Implications for Leadership

• Healthcare executives and teams must demonstrate extraordinary resilience in an unrelenting “crisis-to-crisis” environment (from pandemic crisis management to cost crisis management), requiring increased self-awareness, self-management and empathy.

• New executive roles are emerging: those that focus on the external community and partnerships with a lens towards improving health outcomes within the communities served; those that serve to champion better conditions for physicians, nurses and employees (a resurgence of the Chief Wellness Officer role, or VP of Accountable Communities); and those focused on digital health.

• The need for new roles and specialized skills, combined with executive retirements, increases the need for more dynamic team constructs, including bringing interim leaders in to fill a gap without losing precious time in problem-solving issues.

• While new C-suite roles (and interim leaders) provide input for the innovation required by the crisis-to-crisis environment, they also shake up the composition of the executive team, requiring CEOs to lead and manage their teams in both more inclusive and more disciplined ways in order to leverage the increased diversity of thought on the team.

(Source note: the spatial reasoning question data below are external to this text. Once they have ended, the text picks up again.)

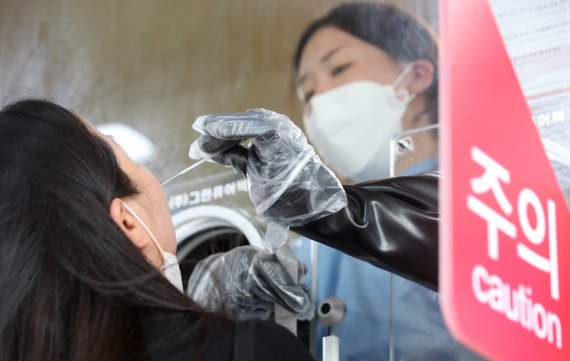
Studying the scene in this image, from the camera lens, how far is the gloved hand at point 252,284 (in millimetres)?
1745

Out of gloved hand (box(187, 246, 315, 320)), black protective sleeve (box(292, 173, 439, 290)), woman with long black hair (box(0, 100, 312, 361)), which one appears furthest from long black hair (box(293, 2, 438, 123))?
woman with long black hair (box(0, 100, 312, 361))

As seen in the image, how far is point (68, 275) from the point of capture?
1.03 metres

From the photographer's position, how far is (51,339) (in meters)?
1.01

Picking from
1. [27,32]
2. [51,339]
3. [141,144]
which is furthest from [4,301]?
[27,32]

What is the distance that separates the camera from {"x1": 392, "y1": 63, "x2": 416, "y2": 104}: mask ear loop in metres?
1.95

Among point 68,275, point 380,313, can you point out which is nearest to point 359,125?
point 380,313

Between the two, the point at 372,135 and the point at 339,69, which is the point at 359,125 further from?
the point at 339,69

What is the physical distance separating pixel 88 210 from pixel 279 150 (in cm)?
32

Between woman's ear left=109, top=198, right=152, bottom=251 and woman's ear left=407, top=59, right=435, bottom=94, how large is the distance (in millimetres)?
943

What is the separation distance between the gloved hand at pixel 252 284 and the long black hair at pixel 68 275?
2.20 ft

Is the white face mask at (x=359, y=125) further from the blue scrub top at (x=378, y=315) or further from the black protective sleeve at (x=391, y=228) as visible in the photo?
the black protective sleeve at (x=391, y=228)

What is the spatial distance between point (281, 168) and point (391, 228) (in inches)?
7.4

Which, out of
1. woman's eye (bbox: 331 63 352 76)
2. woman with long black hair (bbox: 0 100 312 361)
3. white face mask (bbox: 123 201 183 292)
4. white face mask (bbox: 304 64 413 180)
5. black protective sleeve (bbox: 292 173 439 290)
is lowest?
woman with long black hair (bbox: 0 100 312 361)

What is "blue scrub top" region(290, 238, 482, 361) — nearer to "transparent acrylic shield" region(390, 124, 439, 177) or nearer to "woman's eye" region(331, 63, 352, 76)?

• The combination of ongoing crises and disruptive business models requires executives to simultaneously deliver positive outcomes for their patients while transforming the very institutions they lead. In turn, this requires a broader mindset, more varied skills and a more nuanced and effective use of executive teams to span the broad range of paradoxes to manage.

• Meanwhile, pressure on clinicians across the board continues, exacerbated by a significant number of early retirements or stepdowns of tenured leaders. This results in a generational leadership gap that can be filled in the short-term through interim leadership and must be addressed in the medium term through early, thoughtful execution of succession planning beyond the C-suite.

• Increased hiring and promotions of individuals with less “traditional” experiences provides additional means by which to fill the leadership gap – and to diversify the gender and racial make-up of executive suites. Boards and CEOs nervous about doing so can mitigate risk and accelerate development through executive onboarding and mentoring.

• Increasing tension between caregivers and executives, driven by cost-cutting and crisis exhaustion, is intensifying turnover, decreasing trust and followership, and threatening the fabric of health care delivery by making it harder to hold caregivers accountable (for fear of increased turnover). Creating a truly shared story of purpose across these groups is paramount to establishing a culture needed to execute strategy in our radically changed context.

• Health system boards are modernizing outdated structures and focusing on recruiting board members with expertise in health equity, diversity, equity and inclusion (DEI), and consumerism to help boards navigate the future of healthcare. Read more in our 2022 special report on board governance

• Leaders are seeking and gaining exposure to both the inpatient and outpatient/ambulatory setting to expand their experience.